Addison admits payments already occur in some areas of UK research, such as pharmaceutical drug studies involving doctors, and surveys of leading business executives who are required to disclose sensitive financial information. “If they feel uneasy about accepting payment, there is usually an option to donate the fee to charity. If an interview is going to take a long time, there is always pressure to offer an incentive.”
If the research sector is to avoid paying respondents, it must find a way to win back consumers who have been willing participants in the past but now avoid being interviewed, often because they have had a bad experience with an interviewer who perhaps understated the length of the interview at the onset.
Research consultant and former sociologist Iain Noble, who spoke at this year’s MRS conference, is strongly opposed to paying respondents. He believes only a hardcore ten per cent of the UK population would refuse to take part in research under any circumstances, and that the majority of people are happy to help if they do not see it as a chore. Noble comments: “There is not enough evidence to justify routine payments, which I believe would be relatively ineffective and inefficient.
“The case for payments does not address the real causes of survey non-response, and views response difficulties as a problem with respondents rather than professional practice.” However, he accepts payment is necessary in some instances, such as when someone is asked to keep a diary.
Consumers attending focus groups are usually paid fees ranging from &£15 to more than &£50. The Association of Qualitative Research Practitioners (AQRP), which has about 1,200 members, is concerned about the quality of the respondents being recruited and is introducing a respondent contract that will require people to prove their identify and confirm they meet the research criteria. They will be told that, if the information they give is false, they could be prosecuted for obtaining money by deception.
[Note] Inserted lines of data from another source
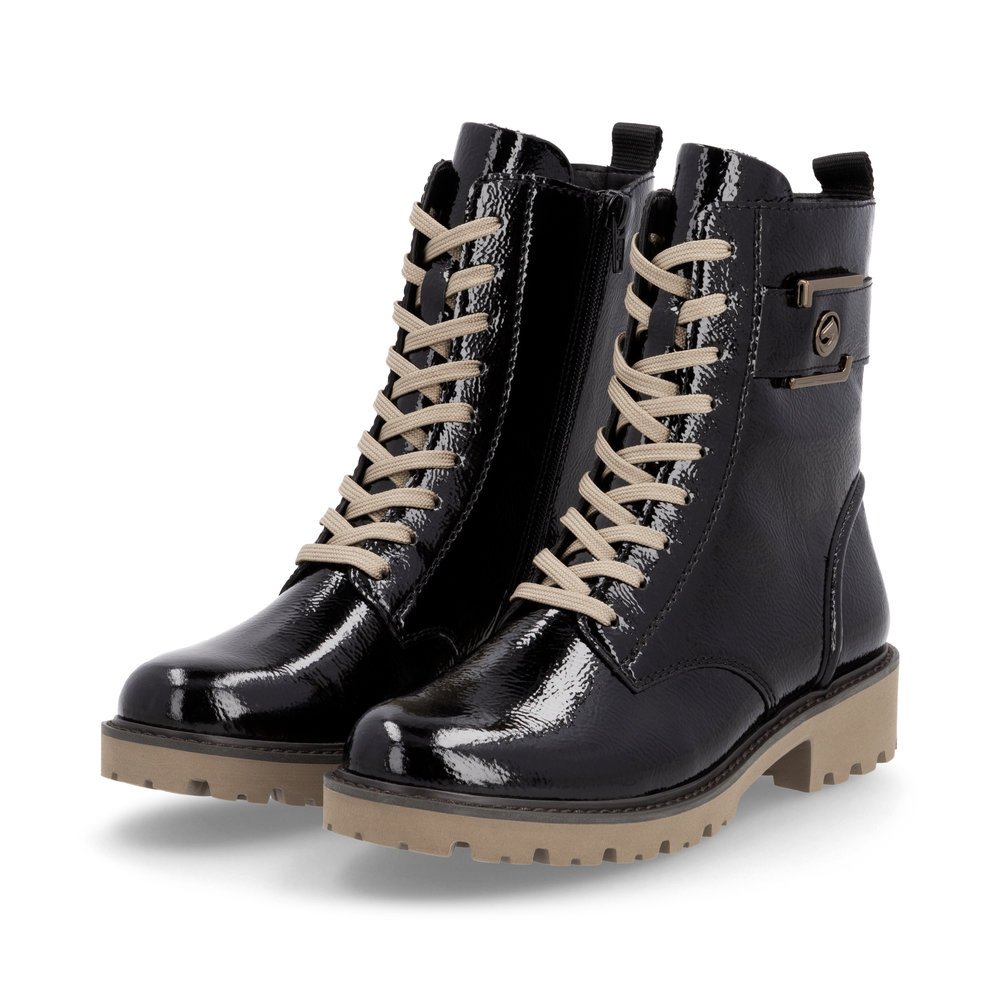 Bottes à lacets remonte noires pour femme D8663-00. Chaussures inclinées sur le côté.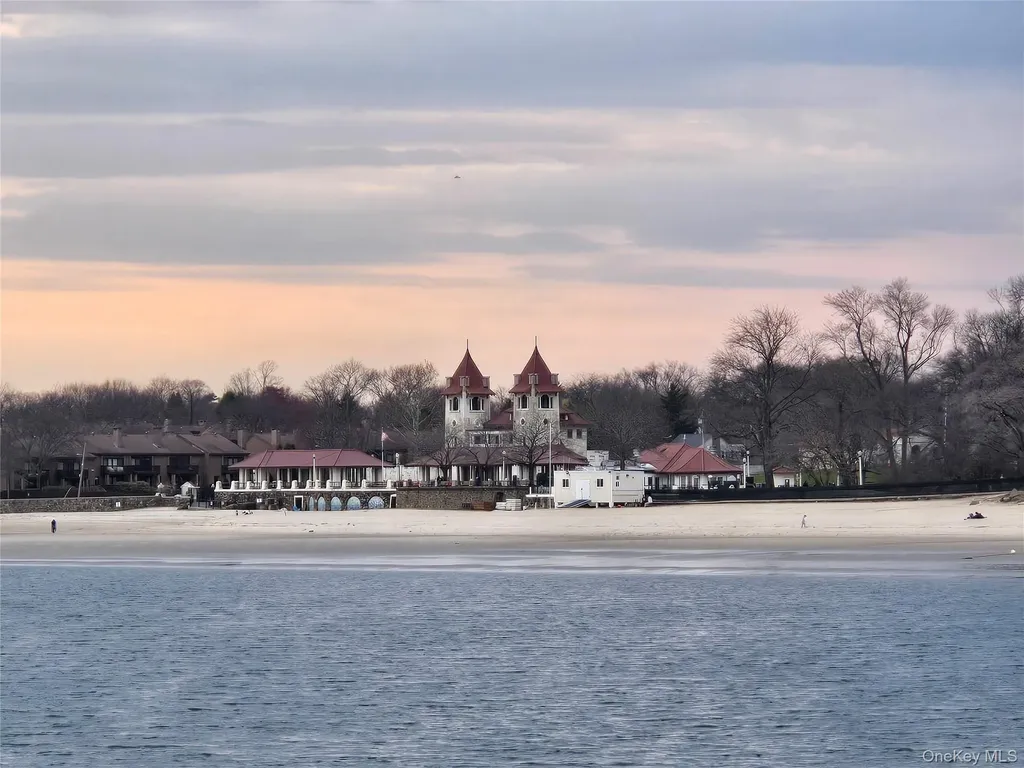6 Davis Avenue Rye NY 10580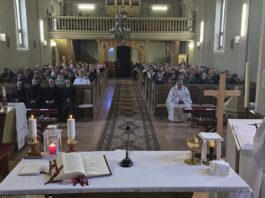 A családok megújították házassági ígéreteiket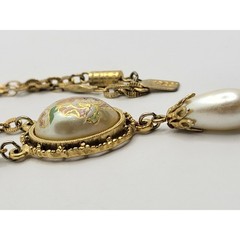 Rare Vintage 1928 Flower Cabochon Pendant Necklace Faux Pearl Barrel Clasp 18″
“Payment is essential to get people to attend groups, but it does not stop some respondents from giving the wrong information, while others simply enjoy going to groups and being paid for it, which can lead to mis-recruitment,” says AQRP chairman Prosper Riley-Smith.
The UK market research industry is desperate to find ways to improve response rates and convince consumers it is important for them to take part, not only in commercial surveys but social studies too. Over the past two years, the National Centre for Social Research has paid people to take part in six surveys as part of an experiment to determine the effect of incentives. Potential respondents were either paid upfront, promised the fee if they took part or given the option to donate the money to charity. Paying the fee before any questions were asked proved to be the most effective recruitment method.
Meanwhile, different amounts were tested: either &£3, &£5 or &£10. It was found that in many cases paying &£5 attracted the same quota response as &£10.
“We looked at the effect on response rates, which did rise slightly, the quality of the results and the cost-effectiveness. One important finding is that the interviewers offering payment did not have to make so many calls, which should be seen as a cost saving,” says director of survey methods Peter Lynn.
Many in the research industry believe it is inevitable the UK will follow the US and introduce routine payments. Others hope this huge step can be avoided by reviewing how interviews are conducted. Whatever the case, market research companies face having to find extra funds to win over a general public that is getting tired of answering questions.